### GIVEN RECORDS
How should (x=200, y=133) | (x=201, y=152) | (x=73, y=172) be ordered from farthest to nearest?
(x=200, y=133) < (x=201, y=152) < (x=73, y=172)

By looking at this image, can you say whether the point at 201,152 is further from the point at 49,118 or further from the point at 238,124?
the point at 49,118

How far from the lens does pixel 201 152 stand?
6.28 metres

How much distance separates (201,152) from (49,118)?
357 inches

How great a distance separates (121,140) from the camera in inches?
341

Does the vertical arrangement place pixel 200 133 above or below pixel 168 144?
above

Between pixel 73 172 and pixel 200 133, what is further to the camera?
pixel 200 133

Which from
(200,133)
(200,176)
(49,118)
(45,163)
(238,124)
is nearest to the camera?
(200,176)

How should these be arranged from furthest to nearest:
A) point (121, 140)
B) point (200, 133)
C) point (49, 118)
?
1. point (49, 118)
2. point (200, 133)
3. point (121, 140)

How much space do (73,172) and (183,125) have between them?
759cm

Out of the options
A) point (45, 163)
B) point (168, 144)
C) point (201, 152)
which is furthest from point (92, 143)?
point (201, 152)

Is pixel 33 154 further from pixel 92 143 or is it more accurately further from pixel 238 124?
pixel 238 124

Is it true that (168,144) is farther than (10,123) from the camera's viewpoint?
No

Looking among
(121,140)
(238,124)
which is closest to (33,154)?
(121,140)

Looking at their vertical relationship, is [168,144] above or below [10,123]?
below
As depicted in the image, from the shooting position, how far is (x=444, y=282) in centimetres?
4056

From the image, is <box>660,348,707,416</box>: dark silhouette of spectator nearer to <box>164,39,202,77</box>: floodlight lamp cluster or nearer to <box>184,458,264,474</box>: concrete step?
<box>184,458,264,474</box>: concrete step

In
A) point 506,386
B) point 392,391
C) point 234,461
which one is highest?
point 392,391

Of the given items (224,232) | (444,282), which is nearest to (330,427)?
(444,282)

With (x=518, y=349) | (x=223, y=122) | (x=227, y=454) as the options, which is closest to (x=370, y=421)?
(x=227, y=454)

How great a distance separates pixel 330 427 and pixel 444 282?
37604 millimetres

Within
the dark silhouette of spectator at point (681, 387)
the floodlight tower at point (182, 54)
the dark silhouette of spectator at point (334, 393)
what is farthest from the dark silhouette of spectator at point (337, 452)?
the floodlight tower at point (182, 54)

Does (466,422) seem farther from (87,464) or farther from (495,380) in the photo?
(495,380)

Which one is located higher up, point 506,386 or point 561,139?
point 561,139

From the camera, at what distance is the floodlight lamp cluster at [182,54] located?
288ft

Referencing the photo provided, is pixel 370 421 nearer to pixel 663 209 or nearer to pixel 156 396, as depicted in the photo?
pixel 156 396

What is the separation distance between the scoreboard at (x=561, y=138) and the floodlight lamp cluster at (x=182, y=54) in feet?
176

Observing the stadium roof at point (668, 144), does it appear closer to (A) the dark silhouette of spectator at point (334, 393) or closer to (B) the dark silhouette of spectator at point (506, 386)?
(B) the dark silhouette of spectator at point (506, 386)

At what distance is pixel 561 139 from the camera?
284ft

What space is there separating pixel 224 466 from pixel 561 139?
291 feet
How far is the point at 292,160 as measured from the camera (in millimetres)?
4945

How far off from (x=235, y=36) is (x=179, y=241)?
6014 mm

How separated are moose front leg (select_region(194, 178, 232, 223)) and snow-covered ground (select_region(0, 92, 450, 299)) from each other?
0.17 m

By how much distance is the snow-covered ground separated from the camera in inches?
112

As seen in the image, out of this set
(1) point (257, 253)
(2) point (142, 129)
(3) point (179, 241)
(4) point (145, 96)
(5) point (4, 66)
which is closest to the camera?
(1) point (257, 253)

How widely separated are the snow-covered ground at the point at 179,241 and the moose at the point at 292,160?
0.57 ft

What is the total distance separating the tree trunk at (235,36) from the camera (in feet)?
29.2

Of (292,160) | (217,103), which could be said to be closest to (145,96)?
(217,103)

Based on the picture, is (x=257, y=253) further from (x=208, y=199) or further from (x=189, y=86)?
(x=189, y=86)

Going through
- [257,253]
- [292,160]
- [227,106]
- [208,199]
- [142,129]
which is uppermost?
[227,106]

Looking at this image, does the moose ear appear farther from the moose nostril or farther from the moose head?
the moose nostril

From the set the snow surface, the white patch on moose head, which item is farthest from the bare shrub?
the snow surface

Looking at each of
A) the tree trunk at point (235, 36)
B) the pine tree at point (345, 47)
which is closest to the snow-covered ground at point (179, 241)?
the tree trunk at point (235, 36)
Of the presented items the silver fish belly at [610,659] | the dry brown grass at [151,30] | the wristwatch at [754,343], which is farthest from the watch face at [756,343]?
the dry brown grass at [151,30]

### THE REQUEST
Everything in the listing above should be restated exactly.

### TASK SOLUTION
How should (x=200, y=133) | (x=201, y=152) | (x=73, y=172) be ordered from farthest to nearest?
(x=200, y=133) < (x=201, y=152) < (x=73, y=172)

By looking at this image, can you say whether the point at 201,152 is further from the point at 49,118 or further from the point at 238,124?
the point at 49,118

How far from the lens does pixel 201 152 stand?
6.28 metres

How much distance separates (201,152) from (49,118)?
357 inches

How great a distance separates (121,140) from the camera in inches?
341

Does the vertical arrangement place pixel 200 133 above or below pixel 168 144?
above

Between pixel 73 172 and pixel 200 133, what is further to the camera?
pixel 200 133

Which from
(200,133)
(200,176)
(49,118)
(45,163)
(238,124)
is nearest to the camera?
(200,176)

How should these be arranged from furthest to nearest:
A) point (121, 140)
B) point (200, 133)
C) point (49, 118)
?
1. point (49, 118)
2. point (200, 133)
3. point (121, 140)

How much space do (73,172) and (183,125) have between them?
759cm

Out of the options
A) point (45, 163)
B) point (168, 144)
C) point (201, 152)
which is furthest from point (92, 143)?
point (201, 152)

Is pixel 33 154 further from pixel 92 143 or is it more accurately further from pixel 238 124?
pixel 238 124

Is it true that (168,144) is farther than (10,123) from the camera's viewpoint?
No

Looking among
(121,140)
(238,124)
which is closest to (33,154)?
(121,140)

Looking at their vertical relationship, is [168,144] above or below [10,123]?
below
As depicted in the image, from the shooting position, how far is (x=444, y=282) in centimetres?
4056

From the image, is <box>660,348,707,416</box>: dark silhouette of spectator nearer to <box>164,39,202,77</box>: floodlight lamp cluster or nearer to <box>184,458,264,474</box>: concrete step?
<box>184,458,264,474</box>: concrete step

In
A) point 506,386
B) point 392,391
C) point 234,461
which one is highest?
point 392,391

Of the given items (224,232) | (444,282), which is nearest to (330,427)?
(444,282)

With (x=518, y=349) | (x=223, y=122) | (x=227, y=454) as the options, which is closest to (x=370, y=421)?
(x=227, y=454)

How great a distance separates pixel 330 427 and pixel 444 282?
37604 millimetres

Within
the dark silhouette of spectator at point (681, 387)
the floodlight tower at point (182, 54)
the dark silhouette of spectator at point (334, 393)
what is farthest from the dark silhouette of spectator at point (337, 452)?
the floodlight tower at point (182, 54)

Does (466,422) seem farther from (87,464) or farther from (495,380) in the photo?
(495,380)

Which one is located higher up, point 506,386 or point 561,139?
point 561,139

From the camera, at what distance is the floodlight lamp cluster at [182,54] located?
288ft

Referencing the photo provided, is pixel 370 421 nearer to pixel 663 209 or nearer to pixel 156 396, as depicted in the photo?
pixel 156 396

What is the separation distance between the scoreboard at (x=561, y=138) and the floodlight lamp cluster at (x=182, y=54) in feet?
176

Observing the stadium roof at point (668, 144), does it appear closer to (A) the dark silhouette of spectator at point (334, 393) or closer to (B) the dark silhouette of spectator at point (506, 386)?
(B) the dark silhouette of spectator at point (506, 386)

At what distance is pixel 561 139 from the camera?
284ft

What space is there separating pixel 224 466 from pixel 561 139?
291 feet
How far is the point at 292,160 as measured from the camera (in millimetres)?
4945

How far off from (x=235, y=36) is (x=179, y=241)?
6014 mm

How separated are moose front leg (select_region(194, 178, 232, 223)) and snow-covered ground (select_region(0, 92, 450, 299)) from each other?
0.17 m

By how much distance is the snow-covered ground separated from the camera in inches?
112

As seen in the image, out of this set
(1) point (257, 253)
(2) point (142, 129)
(3) point (179, 241)
(4) point (145, 96)
(5) point (4, 66)
which is closest to the camera?
(1) point (257, 253)

How widely separated are the snow-covered ground at the point at 179,241 and the moose at the point at 292,160?
0.57 ft

What is the total distance separating the tree trunk at (235,36) from the camera (in feet)?
29.2

Of (292,160) | (217,103), which could be said to be closest to (145,96)?
(217,103)

Based on the picture, is (x=257, y=253) further from (x=208, y=199) or further from (x=189, y=86)?
(x=189, y=86)

Going through
- [257,253]
- [292,160]
- [227,106]
- [208,199]
- [142,129]
which is uppermost?
[227,106]

Looking at this image, does the moose ear appear farther from the moose nostril or farther from the moose head?
the moose nostril

From the set the snow surface, the white patch on moose head, which item is farthest from the bare shrub?
the snow surface

Looking at each of
A) the tree trunk at point (235, 36)
B) the pine tree at point (345, 47)
which is closest to the snow-covered ground at point (179, 241)?
the tree trunk at point (235, 36)
Of the presented items the silver fish belly at [610,659] | the dry brown grass at [151,30] | the wristwatch at [754,343], which is farthest from the watch face at [756,343]?
the dry brown grass at [151,30]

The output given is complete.